"...encourages and facilitates basic and applied research for the purpose of the creation and dissemination of knowledge vital for continued human, scientific, technological and economic advancement..."
Terrible news yesterday for New York State's academic freedom, public education, subject matter expertise, informed public policy, and a clear-minded approach to objective reality: Brass at the SUNY University at Buffalo have reacted to howls of emotional protest, growing out of the fracking question, by yanking the rug out from under its nascent Shale Resources and Society Institute.
Probably no one but me statewide will say so, but this act is the modern-day American equivalent of the Vatican putting the screws to Galileo.
It is not so much the burning of witches, as it is — in parallel with the treatment throughout most of 2011 of New York State Geologist Dr. Langhorne "Taury" Smith — the muzzling of legitimate expertise.
It is a retreat from what is known and knowable, and an embrace instead of fear, feeling, and simply not wanting to know. In this sort of Modern Dark Age, New York's educational institutions have flinched from their job of meaningfully informing the public, and training future expertise, with all that is necessary and proper for running and revising a modern society.
SUNY has effectively said — screw the mission of our founding and our purpose — we just don't want to get into it. We are too afraid to get involved in any balanced way in the modern era of exploitation of oil and gas resources. There is public controversy here, and most of the press seems bad, and so we flee from all that.
It might be a little late to be bringing this up, but, in New York State, "The Man" — that is, "The Powers That Be," or "The Establishment" — no longer seeks to value or balance development and enterprise with science, regulation, or wisdom.
Instead, "The Man" in New York is a loose cabal of Anti-Development Activists and associated Appearance Jockeys — sensitive to gut persuasion, far more than rational substance — that simply doesn't want to know about such things, and is, in fact, afraid of knowledge, and the power it brings.
To me, it is very much like the official, simian crumpling of a paper airplane in a scene from the 1968 film "Planet of the Apes." For some, knowledge is dangerous, and must be suppressed by any means necessary.
In September 2011, in Pennsylvania, after the passage of an over-tolerant year or so, the University of Pittsburgh killed off its activist-funded, activist-inspired FracTracker database, and associated exhortations. Academic leaders said quite rightly their institution was not for sale — not to anyone, including the Heinz Foundation, which was outrageously open in its disappointment that its millions of dollars ultimately failed to buy the maximum amount of academically imprinted, anti-shale gas activism. Heinz vowed to shop around for a replacement mouthpiece, but, to my knowledge, no one but the student newspaper felt compelled by duty to shed any alarming light on the underlying motives.
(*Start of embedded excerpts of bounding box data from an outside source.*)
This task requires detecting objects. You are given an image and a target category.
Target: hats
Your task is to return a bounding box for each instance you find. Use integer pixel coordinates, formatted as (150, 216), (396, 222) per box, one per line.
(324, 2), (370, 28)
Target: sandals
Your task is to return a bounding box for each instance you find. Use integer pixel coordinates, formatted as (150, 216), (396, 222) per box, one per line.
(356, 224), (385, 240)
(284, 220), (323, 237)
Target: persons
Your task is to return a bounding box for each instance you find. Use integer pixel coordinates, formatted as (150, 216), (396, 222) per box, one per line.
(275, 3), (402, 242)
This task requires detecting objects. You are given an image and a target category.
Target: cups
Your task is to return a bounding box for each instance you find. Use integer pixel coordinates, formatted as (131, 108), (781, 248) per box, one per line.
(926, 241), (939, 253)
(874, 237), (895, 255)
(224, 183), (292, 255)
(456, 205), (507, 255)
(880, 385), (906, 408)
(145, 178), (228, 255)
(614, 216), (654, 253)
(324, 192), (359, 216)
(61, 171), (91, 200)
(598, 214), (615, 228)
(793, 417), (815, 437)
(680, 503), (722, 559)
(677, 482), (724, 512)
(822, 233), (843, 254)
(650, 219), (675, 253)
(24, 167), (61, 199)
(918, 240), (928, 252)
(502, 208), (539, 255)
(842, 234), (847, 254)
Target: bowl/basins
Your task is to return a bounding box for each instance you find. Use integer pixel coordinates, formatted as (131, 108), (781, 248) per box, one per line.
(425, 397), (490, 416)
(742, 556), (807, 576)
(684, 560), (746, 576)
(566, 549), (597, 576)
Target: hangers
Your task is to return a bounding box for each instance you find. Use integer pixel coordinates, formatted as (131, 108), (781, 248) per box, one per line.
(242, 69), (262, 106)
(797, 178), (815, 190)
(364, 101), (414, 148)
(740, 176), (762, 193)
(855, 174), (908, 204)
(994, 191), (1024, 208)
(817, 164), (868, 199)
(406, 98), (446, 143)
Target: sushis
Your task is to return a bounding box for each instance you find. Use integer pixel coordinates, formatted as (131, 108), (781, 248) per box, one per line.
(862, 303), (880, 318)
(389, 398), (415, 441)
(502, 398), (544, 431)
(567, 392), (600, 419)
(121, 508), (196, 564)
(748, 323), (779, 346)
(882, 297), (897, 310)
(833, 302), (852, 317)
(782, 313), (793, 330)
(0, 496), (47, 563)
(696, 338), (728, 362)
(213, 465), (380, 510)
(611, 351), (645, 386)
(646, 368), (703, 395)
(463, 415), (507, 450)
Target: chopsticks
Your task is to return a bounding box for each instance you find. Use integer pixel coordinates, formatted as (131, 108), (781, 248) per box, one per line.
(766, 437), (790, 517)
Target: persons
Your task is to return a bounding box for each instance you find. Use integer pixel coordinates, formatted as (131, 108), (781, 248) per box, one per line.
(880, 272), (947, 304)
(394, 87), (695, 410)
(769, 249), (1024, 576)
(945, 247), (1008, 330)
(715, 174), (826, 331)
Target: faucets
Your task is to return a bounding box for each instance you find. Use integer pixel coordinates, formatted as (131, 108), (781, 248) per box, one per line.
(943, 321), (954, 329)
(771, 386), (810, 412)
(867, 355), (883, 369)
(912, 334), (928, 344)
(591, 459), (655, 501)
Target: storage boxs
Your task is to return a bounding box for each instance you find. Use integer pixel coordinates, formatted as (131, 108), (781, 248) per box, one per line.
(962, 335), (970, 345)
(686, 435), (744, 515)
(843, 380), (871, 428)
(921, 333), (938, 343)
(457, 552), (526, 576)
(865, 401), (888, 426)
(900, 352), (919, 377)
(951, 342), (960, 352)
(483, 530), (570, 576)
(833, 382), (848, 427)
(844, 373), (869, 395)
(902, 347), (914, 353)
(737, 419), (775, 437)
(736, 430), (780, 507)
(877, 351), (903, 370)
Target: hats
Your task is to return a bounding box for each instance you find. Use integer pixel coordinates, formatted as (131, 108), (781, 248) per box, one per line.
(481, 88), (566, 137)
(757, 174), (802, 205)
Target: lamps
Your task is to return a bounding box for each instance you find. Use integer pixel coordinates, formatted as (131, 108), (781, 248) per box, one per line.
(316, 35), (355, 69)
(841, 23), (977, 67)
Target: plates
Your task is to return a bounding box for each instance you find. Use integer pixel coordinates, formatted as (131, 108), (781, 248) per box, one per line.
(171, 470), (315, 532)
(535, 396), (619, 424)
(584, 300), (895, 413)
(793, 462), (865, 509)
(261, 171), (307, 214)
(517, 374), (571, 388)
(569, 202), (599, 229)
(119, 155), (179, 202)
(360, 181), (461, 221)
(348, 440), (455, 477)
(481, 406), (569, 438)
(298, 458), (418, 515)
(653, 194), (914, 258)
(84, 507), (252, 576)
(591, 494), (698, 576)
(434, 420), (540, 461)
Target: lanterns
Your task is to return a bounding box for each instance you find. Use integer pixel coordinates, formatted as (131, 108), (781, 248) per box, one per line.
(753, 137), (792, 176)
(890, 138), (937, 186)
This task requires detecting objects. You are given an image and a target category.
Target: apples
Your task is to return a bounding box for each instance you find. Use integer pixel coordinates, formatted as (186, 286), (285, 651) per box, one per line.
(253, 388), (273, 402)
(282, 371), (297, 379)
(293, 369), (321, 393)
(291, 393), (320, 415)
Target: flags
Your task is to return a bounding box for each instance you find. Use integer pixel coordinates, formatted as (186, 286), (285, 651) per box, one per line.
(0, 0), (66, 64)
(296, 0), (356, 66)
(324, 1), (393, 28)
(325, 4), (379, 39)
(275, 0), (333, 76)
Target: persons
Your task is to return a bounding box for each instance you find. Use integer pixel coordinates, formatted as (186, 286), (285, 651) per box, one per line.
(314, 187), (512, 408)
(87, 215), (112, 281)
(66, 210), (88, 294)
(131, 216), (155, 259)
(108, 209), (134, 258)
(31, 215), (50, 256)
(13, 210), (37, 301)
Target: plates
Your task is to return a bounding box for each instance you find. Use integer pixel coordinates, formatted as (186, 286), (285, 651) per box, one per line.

Now, in November 2012, in New York, just seven months after starting out, UB amputates its own shale gas policy research wing, without even any attempt at re-balance. Activists and media are celebrating the news statewide, like the rolling out of a guillotine before a righteous mob. The experts involved are doomed for having previously done their work directly or indirectly through industry dollars, and for holding to the mainstream, professional premise that hydraulic fracturing for unconventional fossil fuel resources can and should be done in a regulated way.
Are both these muzzlings the same thing in reverse?
They are not.
By stated mission, right from its legislative origins, SUNY is host to a number of academic institutions that can be historically witnessed as relevant to, and supportive of, the generalized fields of — openly stated — resource extraction. All are free to fight this, even while it is necessary work to support their lifestyles, but such enterprises represent a fact of modern life. Without controversy or question, money flows from the public, and from vested interests, to support this work. Sometimes the public, and these vested interests, get the answers they want to hear. And sometimes they don't.
Science has been, and will be, like that, always. It is in the nature of evolution of knowledge. The ongoing generation of new, reliable, objective information is something that society can only flee, suppress, or crumple at its peril.
My graduate alma mater, the SUNY College of Environmental Science and Forestry in Syracuse, was, in fact, initiated as the State Forestry College. That school is most decidedly not devoted to the emotional proposition that all cutting of trees is "bad." Sun, soil, water, and trees form the basis for a multitude of values, including values to exploitive industries, to consumers, and to the economy generally.
In Ithaca, Cornell University hosts the SUNY College of Agriculture and Life Sciences, and numerous other programs statewide are similarly aligned with expertly guiding the fates of farming. These schools are most decidedly not devoted to the emotional proposition that all human manipulation of the environment for the purpose of food production is "bad." Sun, soil, water, and crops form the basis for a multitude of values, including values to exploitive industries, to consumers, and to the economy generally.
SUNY formerly stood for the proposition that only idiots prefer to engage the modern world in such uninformed, such simple-minded, ways.
Now, as for fossil fuels extraction generally, and as for the particular technological advent of extracting unconventional resources, SUNY stands for the proposition that public controversy trumps all.
It's a dark day dawning in New York, and I am shocked and ashamed to be living so powerlessly in this state's new era — as a native, as a resident, as a citizen, and as a SUNY alum.